(Part of a data file)
## BEGIN

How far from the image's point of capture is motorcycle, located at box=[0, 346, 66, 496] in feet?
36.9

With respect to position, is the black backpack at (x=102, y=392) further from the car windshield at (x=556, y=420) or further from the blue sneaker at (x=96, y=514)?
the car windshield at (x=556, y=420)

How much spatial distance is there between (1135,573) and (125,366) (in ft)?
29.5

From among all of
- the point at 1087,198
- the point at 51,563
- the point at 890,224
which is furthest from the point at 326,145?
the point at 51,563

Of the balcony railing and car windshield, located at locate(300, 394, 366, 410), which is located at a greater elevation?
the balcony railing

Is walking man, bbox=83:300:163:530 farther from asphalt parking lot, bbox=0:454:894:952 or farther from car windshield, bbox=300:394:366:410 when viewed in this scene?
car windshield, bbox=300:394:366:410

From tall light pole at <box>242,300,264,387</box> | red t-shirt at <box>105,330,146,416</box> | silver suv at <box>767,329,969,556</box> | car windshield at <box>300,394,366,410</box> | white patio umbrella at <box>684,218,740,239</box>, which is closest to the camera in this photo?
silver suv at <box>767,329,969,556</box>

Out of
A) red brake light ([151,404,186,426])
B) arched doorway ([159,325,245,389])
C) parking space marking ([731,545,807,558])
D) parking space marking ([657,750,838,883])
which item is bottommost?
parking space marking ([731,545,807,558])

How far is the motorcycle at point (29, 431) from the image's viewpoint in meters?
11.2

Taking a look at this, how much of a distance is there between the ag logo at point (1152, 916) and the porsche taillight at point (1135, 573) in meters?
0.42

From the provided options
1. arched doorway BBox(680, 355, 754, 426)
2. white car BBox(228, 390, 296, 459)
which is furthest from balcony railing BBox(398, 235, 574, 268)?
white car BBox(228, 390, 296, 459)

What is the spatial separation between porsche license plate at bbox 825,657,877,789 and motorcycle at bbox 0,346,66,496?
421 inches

## END

*THE REQUEST*
Give all of the entries again, word for word.

*RESPONSE TO THIS EXERCISE*
How far from the image's point of capture is motorcycle, located at box=[0, 346, 66, 496] in feet?
36.9

With respect to position, is the black backpack at (x=102, y=392) further from the car windshield at (x=556, y=420) or further from the blue sneaker at (x=96, y=514)?
the car windshield at (x=556, y=420)

How much spatial distance is there between (1135,573) and (125,366) (in ft)?
29.5

From among all of
- the point at 1087,198
- the point at 51,563
- the point at 890,224
which is furthest from the point at 326,145?
the point at 51,563

Of the balcony railing and car windshield, located at locate(300, 394, 366, 410), which is located at a greater elevation?
the balcony railing

Is walking man, bbox=83:300:163:530 farther from asphalt parking lot, bbox=0:454:894:952 or farther from car windshield, bbox=300:394:366:410 when viewed in this scene?
car windshield, bbox=300:394:366:410

From tall light pole at <box>242,300,264,387</box> | red t-shirt at <box>105,330,146,416</box> | silver suv at <box>767,329,969,556</box> | car windshield at <box>300,394,366,410</box> | white patio umbrella at <box>684,218,740,239</box>, which is closest to the camera in this photo?
silver suv at <box>767,329,969,556</box>

Out of
A) red brake light ([151,404,186,426])
B) arched doorway ([159,325,245,389])
C) parking space marking ([731,545,807,558])
D) parking space marking ([657,750,838,883])
which item is bottommost?
parking space marking ([731,545,807,558])

How far is the motorcycle at point (29, 431) from the image's viewpoint in meters?
11.2

Taking a look at this, how much of a distance is there between the ag logo at point (1152, 916) and the porsche taillight at point (1135, 573) in meters?
0.42

From the provided options
1. arched doorway BBox(680, 355, 754, 426)
2. white car BBox(228, 390, 296, 459)
which is furthest from balcony railing BBox(398, 235, 574, 268)?
white car BBox(228, 390, 296, 459)

What is the spatial separation between porsche license plate at bbox 825,657,877,789 and motorcycle at bbox 0,346,66,496?
421 inches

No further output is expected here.